> _任务要求_:
1 - 爬楼梯题目的解题思路给出了怎样的递推式？
2 - 把爬楼梯题目中的这句话译成中文："Each time you can either climb 1 or 2 steps."
3 - 从爬楼梯题目的最后一句之后接着往下写。

> _原文材料_:
%%
题目链接

https://leetcode.com/explore/interview/card/top-interview-questions-easy/97/dynamic-programming/569/
You are climbing a stair case. It takes n steps to reach to the top.

Each time you can either climb 1 or 2 steps. In how many distinct ways can you climb to the top?

Note: Given n will be a positive integer.

Example 1:
Input: 2
Output: 2
Explanation: There are two ways to climb to the top.

1. 1 step + 1 step
2. 2 steps

Example 2:
Input: 3
Output: 3
Explanation: There are three ways to climb to the top.

1. 1 step + 1 step + 1 step
2. 1 step + 2 steps
3. 2 steps + 1 step

解题思路

到第n个台阶有两个情况：

• 在第n - 1个台阶，迈一个台阶过去
• 在第n - 2个台阶，迈两个台阶过去
  可以推断出：F(n) = F(n - 1) + F(n - 2)
%%
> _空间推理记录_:
%%
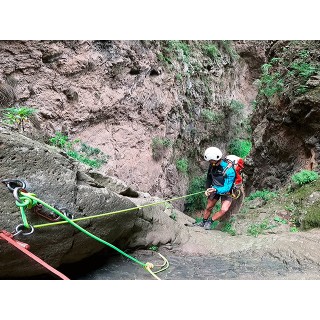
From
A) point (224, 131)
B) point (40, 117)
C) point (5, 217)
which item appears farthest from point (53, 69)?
point (224, 131)

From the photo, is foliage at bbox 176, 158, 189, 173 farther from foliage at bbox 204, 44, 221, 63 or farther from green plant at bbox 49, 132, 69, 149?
foliage at bbox 204, 44, 221, 63

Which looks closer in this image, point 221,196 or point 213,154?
point 213,154

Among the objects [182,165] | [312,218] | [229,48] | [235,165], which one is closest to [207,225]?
[235,165]

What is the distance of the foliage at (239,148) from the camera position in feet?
50.1

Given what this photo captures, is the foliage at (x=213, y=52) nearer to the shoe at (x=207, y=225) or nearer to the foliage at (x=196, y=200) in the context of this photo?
the foliage at (x=196, y=200)

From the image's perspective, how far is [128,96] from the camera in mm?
8633

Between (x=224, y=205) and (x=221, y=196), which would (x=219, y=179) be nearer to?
(x=221, y=196)

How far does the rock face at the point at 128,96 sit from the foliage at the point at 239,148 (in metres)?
2.32

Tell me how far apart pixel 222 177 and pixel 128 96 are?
458 centimetres

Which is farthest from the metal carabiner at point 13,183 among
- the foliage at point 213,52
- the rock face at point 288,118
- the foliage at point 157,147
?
the foliage at point 213,52

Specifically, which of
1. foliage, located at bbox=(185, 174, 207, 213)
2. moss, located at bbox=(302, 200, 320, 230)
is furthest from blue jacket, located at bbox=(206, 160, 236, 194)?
foliage, located at bbox=(185, 174, 207, 213)

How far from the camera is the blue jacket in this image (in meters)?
5.32

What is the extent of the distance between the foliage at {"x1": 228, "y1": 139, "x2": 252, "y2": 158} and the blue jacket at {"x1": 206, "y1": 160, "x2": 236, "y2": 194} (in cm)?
1026

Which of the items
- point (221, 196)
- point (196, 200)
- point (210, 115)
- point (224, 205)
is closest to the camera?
point (224, 205)
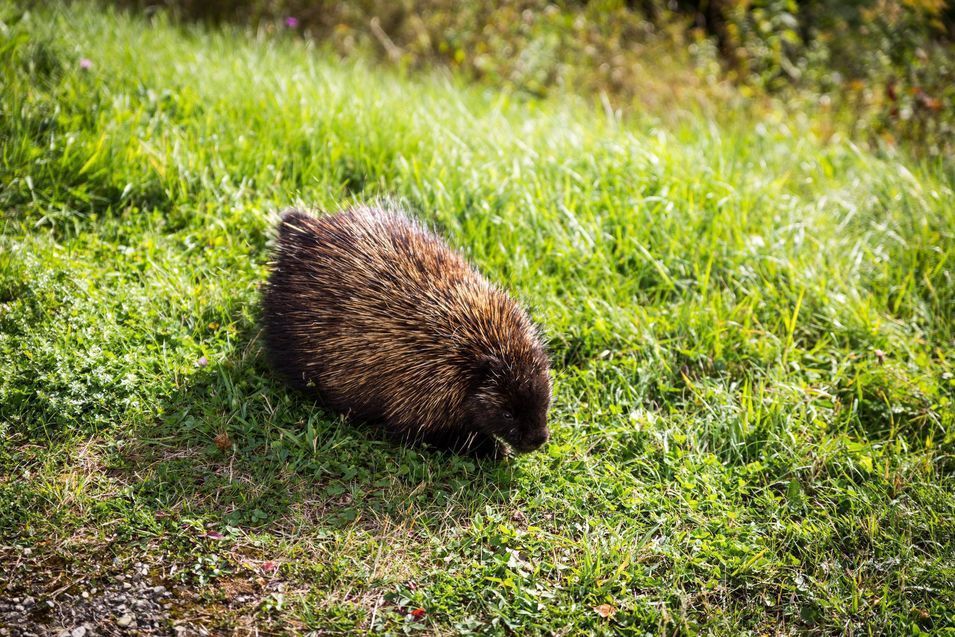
%%
> _答案汇总_:
1 - F(n) = F(n - 1) + F(n - 2)

2 - 每次你可以爬1级或2级台阶。

3 -
方法一：直接使用递归，验证结果超时

class Solution(object):
    def climbStairs(self, n):
        """
        :type n: int
        :rtype: int
        """
        if n == 1:
            return 1
        if n == 2:
            return 2
        return self.climbStairs(n - 1) + self.climbStairs(n - 2)

方法二：不使用递归方法

初始化一个N长度的数组，并全部初始化为1，从第2个元素（0开始计数）开始使用F(n) = F(n - 1) + F(n - 2)计算每个台阶的step数

class Solution(object):
    def climbStairs(self, n):
        """
        :type n: int
        :rtype: int
        """
        dp = [1 for i in range(n + 1)]
        for i in range(2, n + 1):
            dp[i] = dp[i - 1] + dp[i - 2]
        return dp[n]

方法三：将方法二中的初始化数组去掉

使用三个变量代替方法二中的初始化数组，
注意点：要非常三个变量赋值次序

class Solution(object):
    def climbStairs(self, n):
        """
        :type n: int
        :rtype: int
        """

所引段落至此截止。